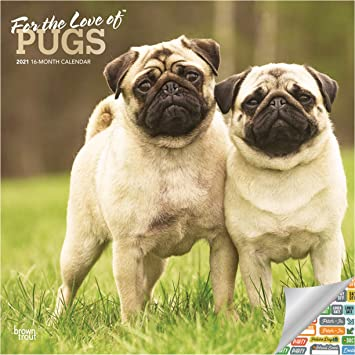 Amazon.: Pug Calendar 2021 Bundle   Deluxe 2021 Pugs Wall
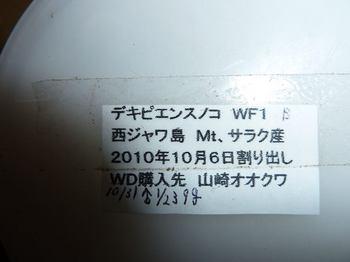 P1020279.jpg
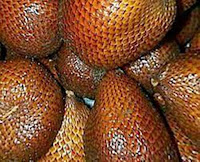 How to improve your memory? Nothing more easy in alternative medicine. It's called Memory fruit - Snake fruit (Salacca Zalacca, Salak) because it helps to improve memory.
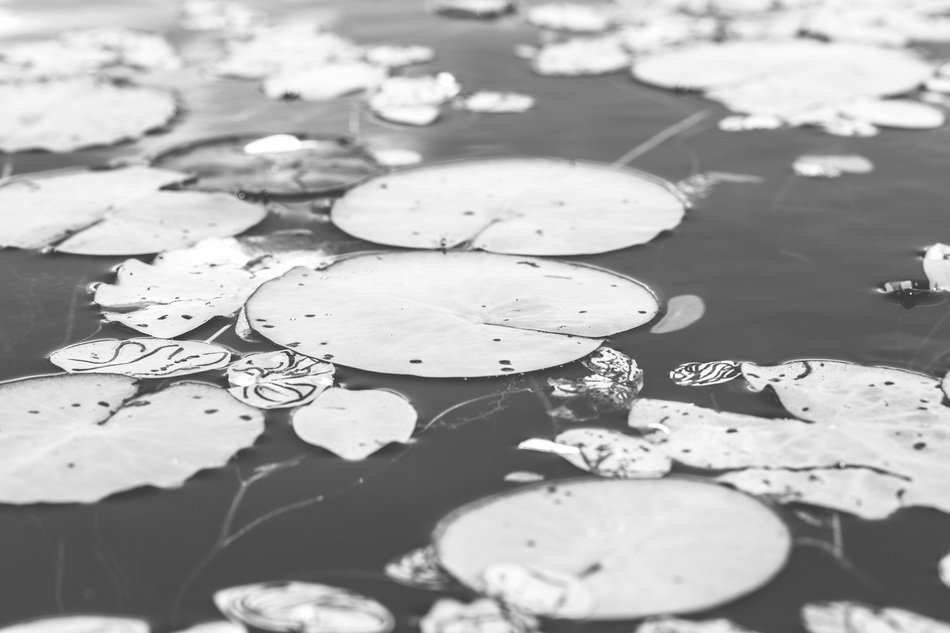 waterlilies in black and white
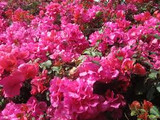 Bougainvillea 'James Walker' Bougainvillea Large Fl. Bracts of Reddish Purple (Vine Type) - 5 Gallon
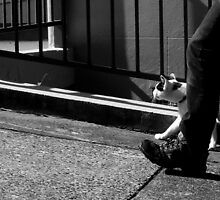 justa walkin' the mog. by geof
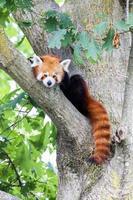 söt röd panda som vilar lat på ett träd foto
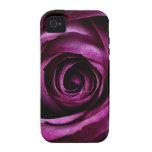 Regalos femeninos de los pétalos color de rosa púr vibe iPhone 4 carcasa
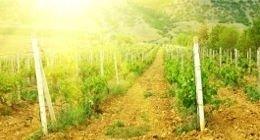 Vivaio per settore vinicolo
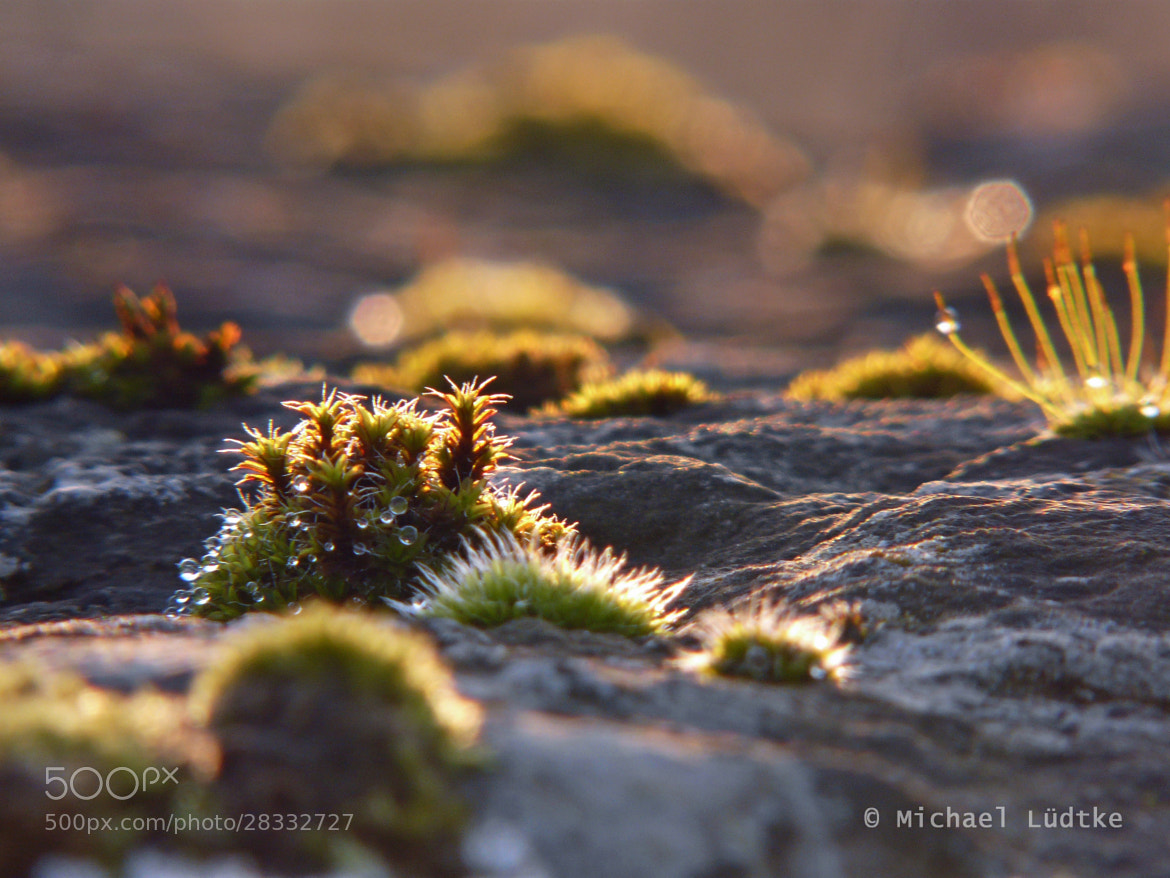 Photograph Moss in the Sunlight by Michael Lüdtke on 500px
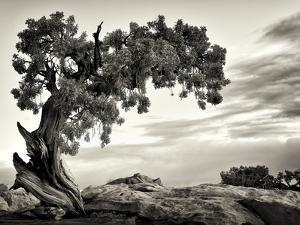 USA, Utah, Dead Horse State Park, Juniper Tree by Mark Sykes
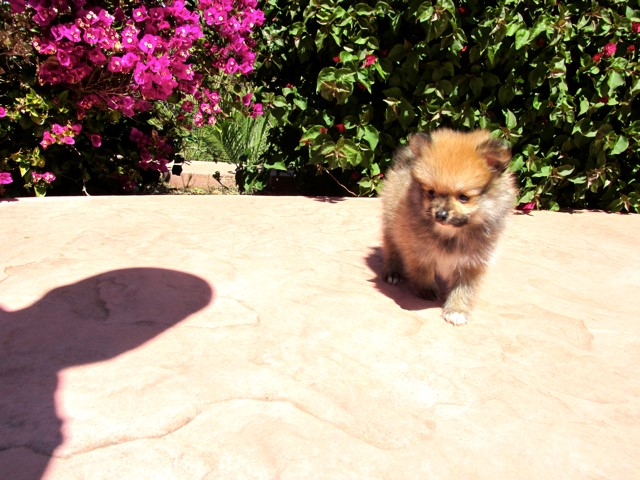 Teacup Hawaii is our ACA reg Pomeranian Female Puppy 18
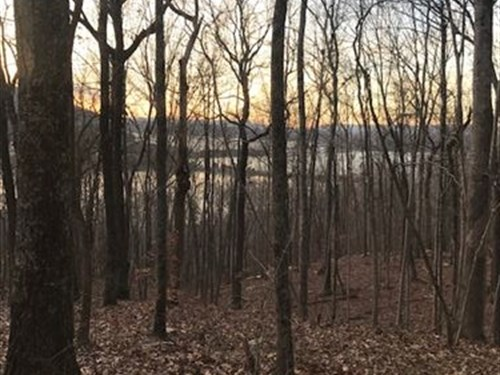 12+/- Acres Lakeview Property : Guild : Marion County : Tennessee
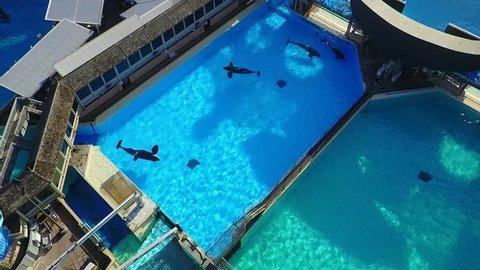 San Diego - Killer Whales - Orca - Drone Video Aerial Video of Killer Whales - Orca. In the pool.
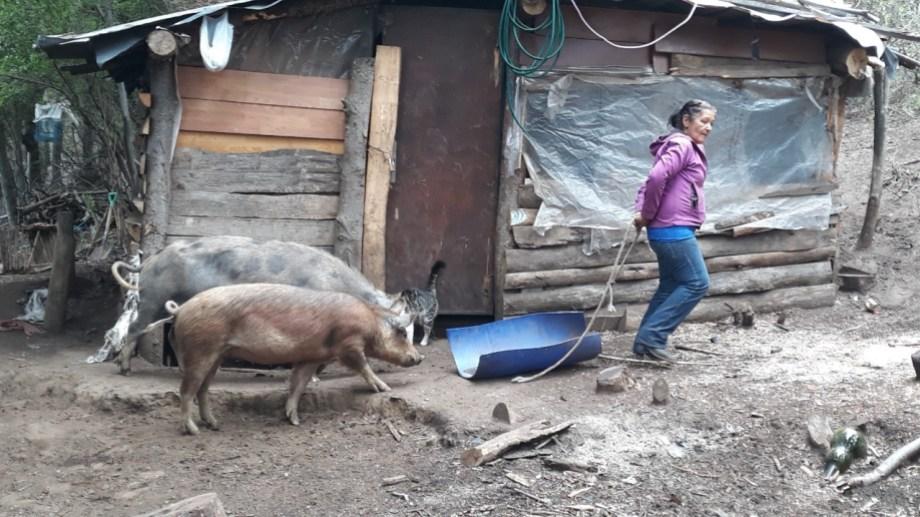 En abril, el Inai reconoció la ocupación de la comunidad mapuche José Celestino Quijada en unas 300 hectáreas de la ladera sur del cerro Otto. Foto: gentileza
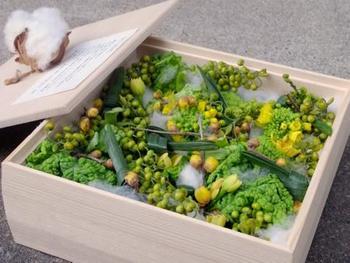 6寸の箱に入った「雪中花」。雪の中で健気に咲く花たちの、小さな坪庭のよう。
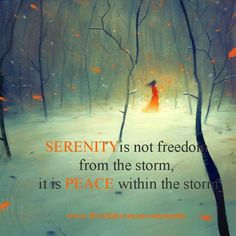 Serenity is not freedom from the storm, it is peace within the storm.  www.ConsciousManifestor.com  #consciousmanifestor #gleeguru #susanscotts #ssscotts #abundance #appbundance #attraction #beyourself #truths #conscious #manifest #power #brave #hope #life #love #dailyquotes #dailyinspiration #dailyaffirmation #affimation #quotes #sayings #principlesofabundance #principlesofconsciousmanifestation #future #past #create #ability #lawofattraction #ability #attract #courage #heart #happiness…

_ _ _

- PROBLEM TO WORK ON
Print everything from the line with "Vivaio per settore vinicolo" down to the line with "6寸の箱に入った「雪中花」。雪の中で健気に咲く花たちの、小さな坪庭のよう。" in the entries above, both lines included and nothing more, without the pictures.

- RESPONSE
 Vivaio per settore vinicolo
 Photograph Moss in the Sunlight by Michael Lüdtke on 500px
 USA, Utah, Dead Horse State Park, Juniper Tree by Mark Sykes
 Teacup Hawaii is our ACA reg Pomeranian Female Puppy 18
 12+/- Acres Lakeview Property : Guild : Marion County : Tennessee
 San Diego - Killer Whales - Orca - Drone Video Aerial Video of Killer Whales - Orca. In the pool.
 En abril, el Inai reconoció la ocupación de la comunidad mapuche José Celestino Quijada en unas 300 hectáreas de la ladera sur del cerro Otto. Foto: gentileza
 6寸の箱に入った「雪中花」。雪の中で健気に咲く花たちの、小さな坪庭のよう。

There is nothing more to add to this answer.